TEXTAUSZUG:
┌──
Im Ergebnis sind damit die geltend gemachten Steuerberatungskosten als Nachlassregelungskosten abzugsfähig, da sie dazu dienen, den Umfang der Einkommensteuerschulden als Nachlassverbindlichkeit zu klären. Die zugrunde liegenden Einkommensteuerschulden rühren noch vom Erblasser her und sind damit eindeutig Nachlassverbindlichkeiten.
Gleichlautende Ländererlasse vom 09.02.2022
Mit etwas Verzögerung setzen die Finanzbehörden in gleichlautenden Ländererlassen vom 09.02.2022 die Entscheidung des BFH vom 14.10.2020 um. Diese Ländererlasse beschränken sich dabei jedoch ausschließlich auf die Einzelfallentscheidung des BFH und halten im Übrigen an der bisherigen Einschätzung fest. Nach wie vor sollen daher keine Erblasserschulden vorliegen, wenn der Erbe erst nach dem Tod des Erblassers einen Steuerberater für die Steuerangelegenheiten des Erblassers beauftragt. Gleichwohl sollen Nachlassregelungskosten, zumindest wenn man sich streng an den Wortlaut der Ländererlasse hält, nur bei Steuerberatungskosten vorliegen, „die dem Erben anlässlich einer Berichtigung für ursprünglich vom Erblasser abgegebene Steuererklärungen oder für die Nacherklärung von Steuern entstehen, die der Erblasser hinterzogen hat“.
└──
AUFGABEN:
1. Nennen Sie alle verschiedenen zusammengesetzten Substantive im Textauszug, die mit „Steuer“ beginnen, jeweils in der Form, in der sie dort stehen.
2. Schreiben Sie aus dem Textauszug wortgetreu ab, beginnend mit „Im Ergebnis sind“ und fortlaufend bis einschließlich „damit eindeutig Nachlassverbindlichkeiten.“.

AUFGEFÜHRTE EINTRÄGE:
┌──
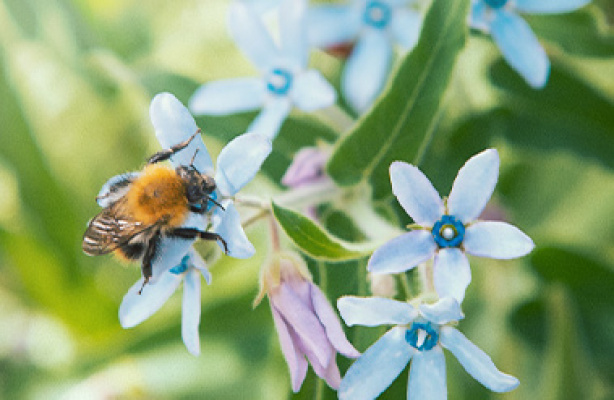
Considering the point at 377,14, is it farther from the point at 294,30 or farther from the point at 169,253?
the point at 169,253

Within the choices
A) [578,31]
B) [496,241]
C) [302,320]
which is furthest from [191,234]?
[578,31]

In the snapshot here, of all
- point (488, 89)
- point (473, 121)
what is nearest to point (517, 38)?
point (473, 121)

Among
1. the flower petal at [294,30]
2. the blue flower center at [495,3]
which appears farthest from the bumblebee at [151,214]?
the blue flower center at [495,3]

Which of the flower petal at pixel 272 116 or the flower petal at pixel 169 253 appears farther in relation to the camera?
└──
LÖSUNGEN:
1. Steuerberatungskosten, Steuerberater, Steuerangelegenheiten, Steuererklärungen

2.
Im Ergebnis sind damit die geltend gemachten Steuerberatungskosten als Nachlassregelungskosten abzugsfähig, da sie dazu dienen, den Umfang der Einkommensteuerschulden als Nachlassverbindlichkeit zu klären. Die zugrunde liegenden Einkommensteuerschulden rühren noch vom Erblasser her und sind damit eindeutig Nachlassverbindlichkeiten.